Materials and methods
In order to uncouple antigen exposure from active viral replication we compared peripheral and intestinal T cell phenotypeand SIV peptide-specific responses following infection of macaques with wild type SIVmac239, attenuated SIVmac239Δnef or with a doxycycline (dox)-conditional replication variant of SIVmac239 ∆nef designated SIVrtTA. Global (antigen-non-specific) T cell phenotype was assessed for central memory (Tcm) (CD28+CCR7+CD95+), transitional (CD28+CCR7-CD95+) and effector memory (Tem) (CD28-CCR7-CD95+) and SIV-specific T cell responses were measured by detection of TNF-α, IFN-γ, IL-2 and IL-17.
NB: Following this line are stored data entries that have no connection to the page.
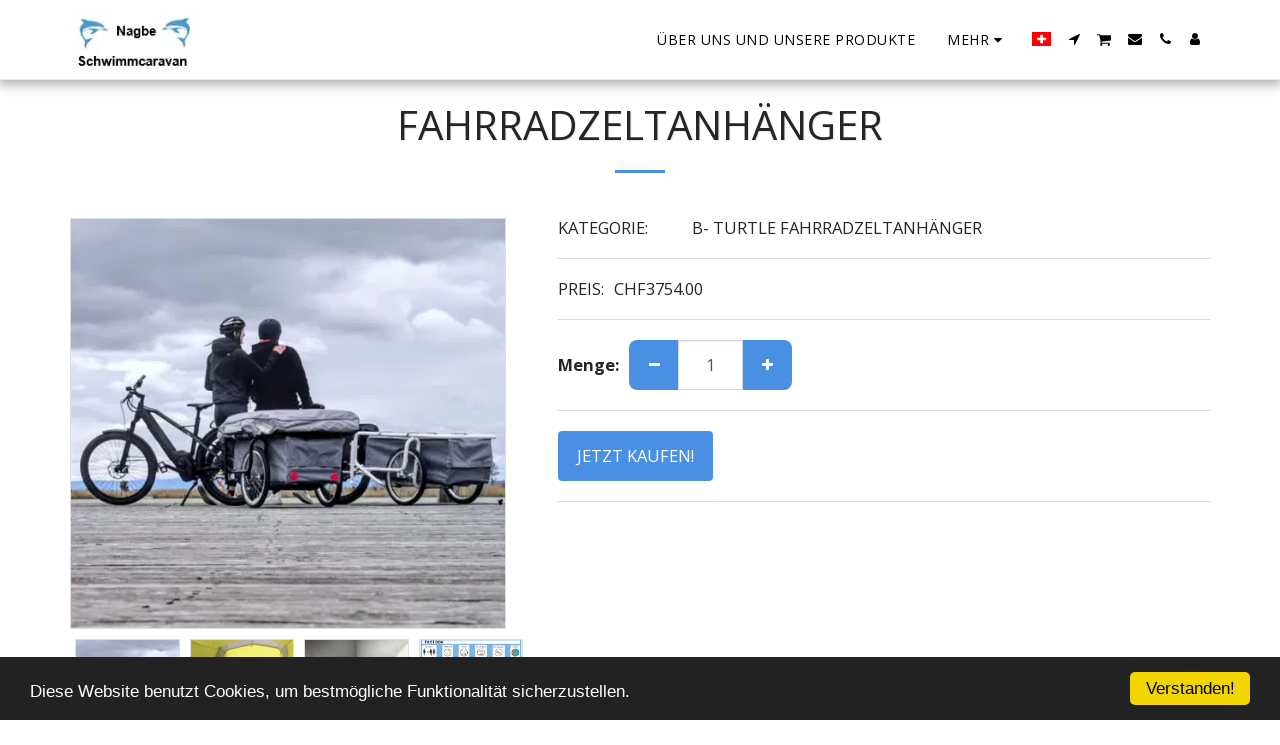

--- FILE ---
content_type: text/plain
request_url: https://www.google-analytics.com/j/collect?v=1&_v=j102&a=914297470&t=pageview&_s=1&dl=https%3A%2F%2Fwww.adventure-caravan.ch%2Fshop%2Ffahrradzeltanh%25C3%25A4nger&ul=en-us%40posix&dt=Fahrradzeltanh%C3%A4nger%20-%20nagbe.ch&sr=1280x720&vp=1280x720&_u=IEBAAEABAAAAACAAI~&jid=578885216&gjid=1309022133&cid=974014511.1769749651&tid=UA-129413897-1&_gid=855857535.1769749651&_r=1&_slc=1&z=234134610
body_size: -452
content:
2,cG-FSY7FPS14L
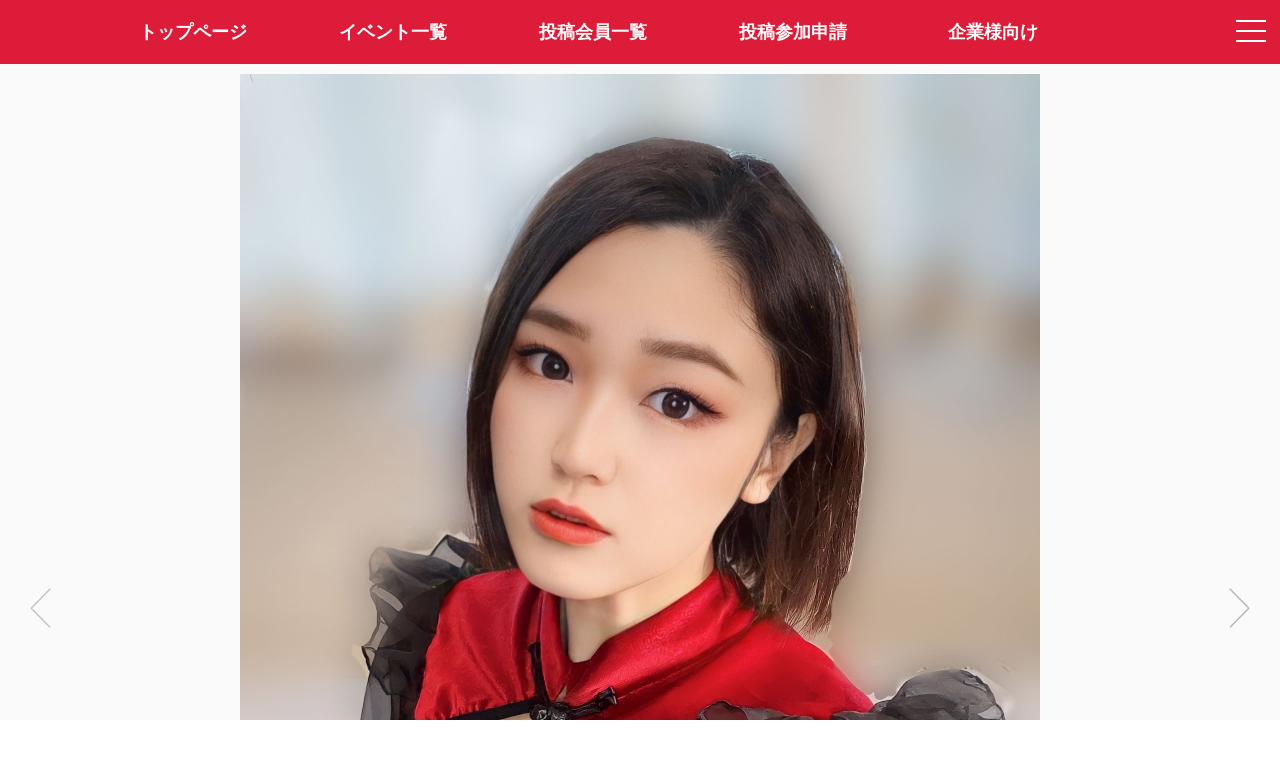

--- FILE ---
content_type: application/javascript
request_url: https://claps.pro/js/clingify/clingify.js?1.0.1
body_size: 808
content:
/*
 * Clingify v1.0.1
 *
 * A jQuery 1.7+ plugin for sticky elements
 * http://github.com/theroux/clingify
 *
 * MIT License
 *
 * By Andrew Theroux
 */
// ';' protects against concatenated scripts which may not be closed properly.
;!function(t,e,i,n){"use strict";var o="clingify",s={breakpoint:0,extraClass:"",throttle:100,detached:t.noop,locked:t.noop,resized:t.noop},l="js-clingify-wrapper",c="js-clingify-locked",d="js-clingify-placeholder",r=t("<div>").addClass(d),h=t("<div>").addClass(l),a=t(e);function f(e,i){this.element=e,this.$element=t(e),this.options=t.extend({},s,i),this._defaults=s,this._name=o,this.vars={elemHeight:this.$element.height()},this.init()}f.prototype={init:function(){var t,e=this,i=e.options.throttle,n=e.options.extraClass;e.$element.wrap(r.height(e.vars.elemHeight)).wrap(h),""!==n&&"string"==typeof n&&(e.findWrapper().addClass(n),e.findPlaceholder().addClass(n)),e.checkElemStatus(),a.on("scroll resize",function(n){t||(t=setTimeout(function(){"resize"===n.type&&"function"==typeof e.options.resized&&e.options.resized(),e.checkElemStatus(),t=null},i))})},checkCoords:function(){return{windowWidth:a.width(),windowOffset:a.scrollTop(),placeholderOffset:this.findPlaceholder().offset().top}},detachElem:function(){"function"==typeof this.options.detached&&this.options.detached(),this.findWrapper().removeClass(c)},lockElem:function(){"function"==typeof this.options.locked&&this.options.locked(),this.findWrapper().addClass(c)},findPlaceholder:function(){return this.$element.closest("."+d)},findWrapper:function(){return this.$element.closest("."+l)},checkElemStatus:function(){var t=this,e=t.checkCoords(),i=function(){return e.windowOffset>=e.placeholderOffset},n=function(){return e.windowWidth>=t.options.breakpoint};i()&&n()?t.lockElem():i()&&n()||t.detachElem()}},t.fn[o]=function(e){return this.each(function(){t.data(this,"plugin_"+o)||t.data(this,"plugin_"+o,new f(this,e))})}}(jQuery,window,document);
In animals in which on-going virus replication was permitted, albeit not detectable in the systemic circulation, (SIVrtTA + dox & SlVmac239Δnef), the proportion of CD4 and CD8 Tcm and transitional T cells were reduced in the majority of animals while Tem proportions increased. In animals infected with SIVrtTA in which dox had been withdrawn for 8 weeks prior to analysis, these changes were not seen. Moreover animals infected with wild type virus had elevated CD4 and CD8 Tcm. Analysis of gut mucosal homing (α4+β7+and β7+)T cells showed similar polarised changes.
Overall, we found that active occult replication of SIVrtTA and SIVmac239Δnef had a profound impact on global T cell phenotype and antigen-specific polyfunctionality in the periphery and the gut. The use of these SIV mutants will contribute to the understanding of the mechanisms of superinfection resistance.